→ Exercise requirements:
Set down the line that contains "How far does plush" and every line after it to the end of the entries, exactly as they stand and nothing more.

→ Records for the task:

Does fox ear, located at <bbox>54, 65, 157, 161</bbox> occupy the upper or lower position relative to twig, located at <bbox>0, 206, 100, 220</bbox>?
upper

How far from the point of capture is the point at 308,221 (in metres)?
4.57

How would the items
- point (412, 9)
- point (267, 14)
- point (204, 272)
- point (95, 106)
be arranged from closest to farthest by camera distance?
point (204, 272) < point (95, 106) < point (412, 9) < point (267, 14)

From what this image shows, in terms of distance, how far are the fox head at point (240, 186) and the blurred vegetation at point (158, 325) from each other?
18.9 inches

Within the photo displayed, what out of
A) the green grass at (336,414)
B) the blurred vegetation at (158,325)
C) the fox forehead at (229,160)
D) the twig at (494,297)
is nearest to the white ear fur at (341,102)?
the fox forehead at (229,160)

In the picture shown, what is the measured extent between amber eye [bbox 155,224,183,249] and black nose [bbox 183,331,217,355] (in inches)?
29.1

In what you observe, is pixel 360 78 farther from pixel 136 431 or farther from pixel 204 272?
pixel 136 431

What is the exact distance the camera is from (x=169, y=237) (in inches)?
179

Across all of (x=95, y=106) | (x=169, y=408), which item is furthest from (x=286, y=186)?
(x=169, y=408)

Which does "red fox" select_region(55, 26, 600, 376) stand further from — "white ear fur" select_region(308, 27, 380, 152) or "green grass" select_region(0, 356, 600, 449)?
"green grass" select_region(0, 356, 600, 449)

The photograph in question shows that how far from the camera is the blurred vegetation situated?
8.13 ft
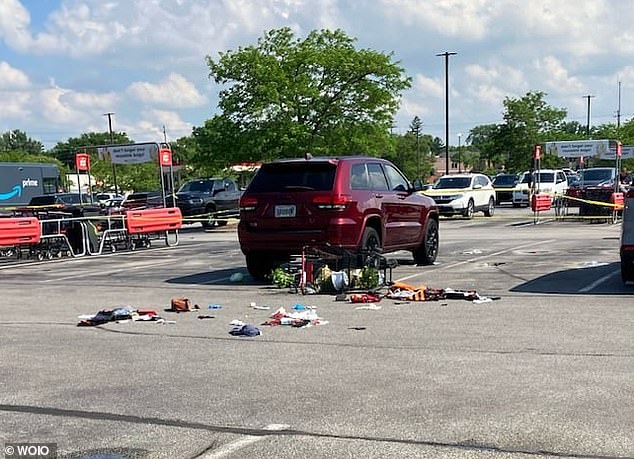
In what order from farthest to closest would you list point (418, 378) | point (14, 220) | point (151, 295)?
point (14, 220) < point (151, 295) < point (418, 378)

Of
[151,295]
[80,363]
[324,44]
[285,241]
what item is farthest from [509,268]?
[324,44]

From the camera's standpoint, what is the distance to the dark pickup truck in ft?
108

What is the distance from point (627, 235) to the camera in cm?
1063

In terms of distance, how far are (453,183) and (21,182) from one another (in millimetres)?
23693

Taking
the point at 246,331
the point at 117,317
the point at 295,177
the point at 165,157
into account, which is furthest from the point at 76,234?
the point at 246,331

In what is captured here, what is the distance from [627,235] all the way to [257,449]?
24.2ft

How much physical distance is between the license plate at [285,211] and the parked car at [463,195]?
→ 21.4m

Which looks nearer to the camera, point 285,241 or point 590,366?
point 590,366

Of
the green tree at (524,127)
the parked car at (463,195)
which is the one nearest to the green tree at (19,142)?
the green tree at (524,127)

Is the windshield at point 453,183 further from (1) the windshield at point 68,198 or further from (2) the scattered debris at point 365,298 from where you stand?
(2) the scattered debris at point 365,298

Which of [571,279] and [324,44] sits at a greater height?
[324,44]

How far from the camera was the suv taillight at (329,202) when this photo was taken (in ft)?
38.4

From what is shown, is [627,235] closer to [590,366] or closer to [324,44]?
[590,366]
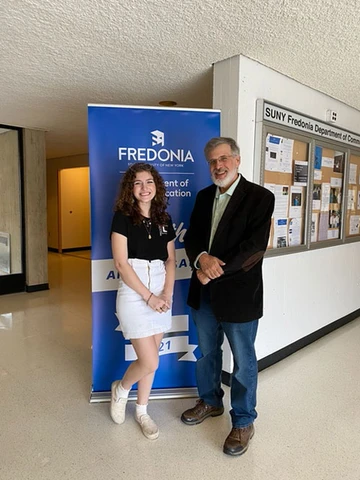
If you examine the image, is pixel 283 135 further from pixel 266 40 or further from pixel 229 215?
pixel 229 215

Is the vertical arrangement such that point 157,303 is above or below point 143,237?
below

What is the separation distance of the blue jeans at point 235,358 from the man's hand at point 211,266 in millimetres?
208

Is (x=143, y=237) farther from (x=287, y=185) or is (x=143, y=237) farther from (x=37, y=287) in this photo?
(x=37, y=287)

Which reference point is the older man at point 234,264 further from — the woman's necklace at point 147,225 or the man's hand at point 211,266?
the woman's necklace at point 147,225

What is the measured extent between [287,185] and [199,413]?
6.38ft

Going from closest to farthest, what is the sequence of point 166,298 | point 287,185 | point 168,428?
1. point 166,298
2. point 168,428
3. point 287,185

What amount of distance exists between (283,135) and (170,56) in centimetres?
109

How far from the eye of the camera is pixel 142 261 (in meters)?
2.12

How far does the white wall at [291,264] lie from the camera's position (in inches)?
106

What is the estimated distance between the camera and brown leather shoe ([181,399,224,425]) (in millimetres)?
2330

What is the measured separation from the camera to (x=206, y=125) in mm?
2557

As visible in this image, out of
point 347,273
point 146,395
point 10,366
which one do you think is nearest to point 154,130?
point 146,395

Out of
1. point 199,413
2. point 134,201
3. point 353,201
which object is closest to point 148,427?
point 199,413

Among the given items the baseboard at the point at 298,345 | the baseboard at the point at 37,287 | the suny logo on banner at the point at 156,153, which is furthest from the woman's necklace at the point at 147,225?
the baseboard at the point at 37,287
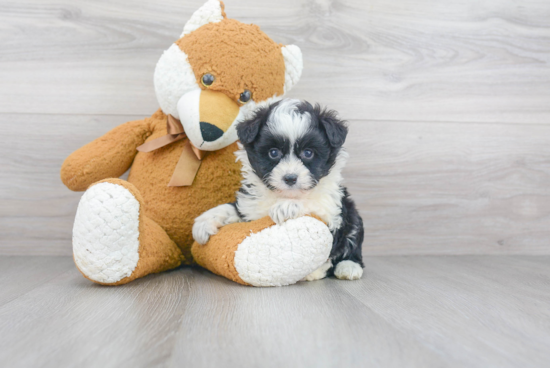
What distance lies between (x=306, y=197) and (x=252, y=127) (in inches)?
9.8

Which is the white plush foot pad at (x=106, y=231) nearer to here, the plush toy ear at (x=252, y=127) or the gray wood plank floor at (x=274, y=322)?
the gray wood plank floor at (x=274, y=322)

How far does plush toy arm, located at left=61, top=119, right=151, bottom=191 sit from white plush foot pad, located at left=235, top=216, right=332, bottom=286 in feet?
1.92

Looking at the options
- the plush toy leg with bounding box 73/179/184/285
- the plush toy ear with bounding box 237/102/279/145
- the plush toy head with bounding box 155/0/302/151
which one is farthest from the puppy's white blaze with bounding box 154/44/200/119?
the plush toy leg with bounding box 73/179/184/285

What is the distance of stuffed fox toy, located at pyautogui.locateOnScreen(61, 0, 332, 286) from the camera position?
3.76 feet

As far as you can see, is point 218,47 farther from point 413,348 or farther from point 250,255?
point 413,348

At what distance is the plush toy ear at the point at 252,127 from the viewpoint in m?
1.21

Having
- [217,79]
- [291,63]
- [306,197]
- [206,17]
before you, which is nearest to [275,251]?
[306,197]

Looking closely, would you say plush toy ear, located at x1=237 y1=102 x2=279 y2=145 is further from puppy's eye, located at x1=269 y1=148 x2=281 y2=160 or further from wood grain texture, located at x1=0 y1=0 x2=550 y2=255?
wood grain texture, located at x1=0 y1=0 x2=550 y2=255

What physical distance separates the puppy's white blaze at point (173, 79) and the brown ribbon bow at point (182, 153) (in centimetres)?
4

→ Final answer:
How far does plush toy arm, located at left=61, top=119, right=151, bottom=191 sit from white plush foot pad, located at left=235, top=216, right=332, bottom=286 in feet?
1.92

Looking at the options
- the plush toy leg with bounding box 73/179/184/285
- the plush toy ear with bounding box 237/102/279/145
- the plush toy head with bounding box 155/0/302/151
which one is farthest from the puppy's white blaze with bounding box 154/44/200/119?
the plush toy leg with bounding box 73/179/184/285

What is the distance of stuffed fox toy, located at pyautogui.locateOnScreen(61, 0, 332, 286) from the camera position?
3.76 feet

As far as you can see, is point 218,47 farther from point 413,348 or farther from point 250,255?
point 413,348

At what distance is the plush toy ear at the point at 252,127 from the viewpoint in m?
1.21

Having
- [217,79]
- [291,63]
- [306,197]
- [206,17]
before you, which is nearest to [275,251]?
[306,197]

Looking closely, would you say plush toy ear, located at x1=237 y1=102 x2=279 y2=145 is further from puppy's eye, located at x1=269 y1=148 x2=281 y2=160 or further from wood grain texture, located at x1=0 y1=0 x2=550 y2=255?
wood grain texture, located at x1=0 y1=0 x2=550 y2=255

What physical distance separates the puppy's white blaze at point (173, 79) and the brown ribbon bow at point (182, 153) (in centimetres)?
4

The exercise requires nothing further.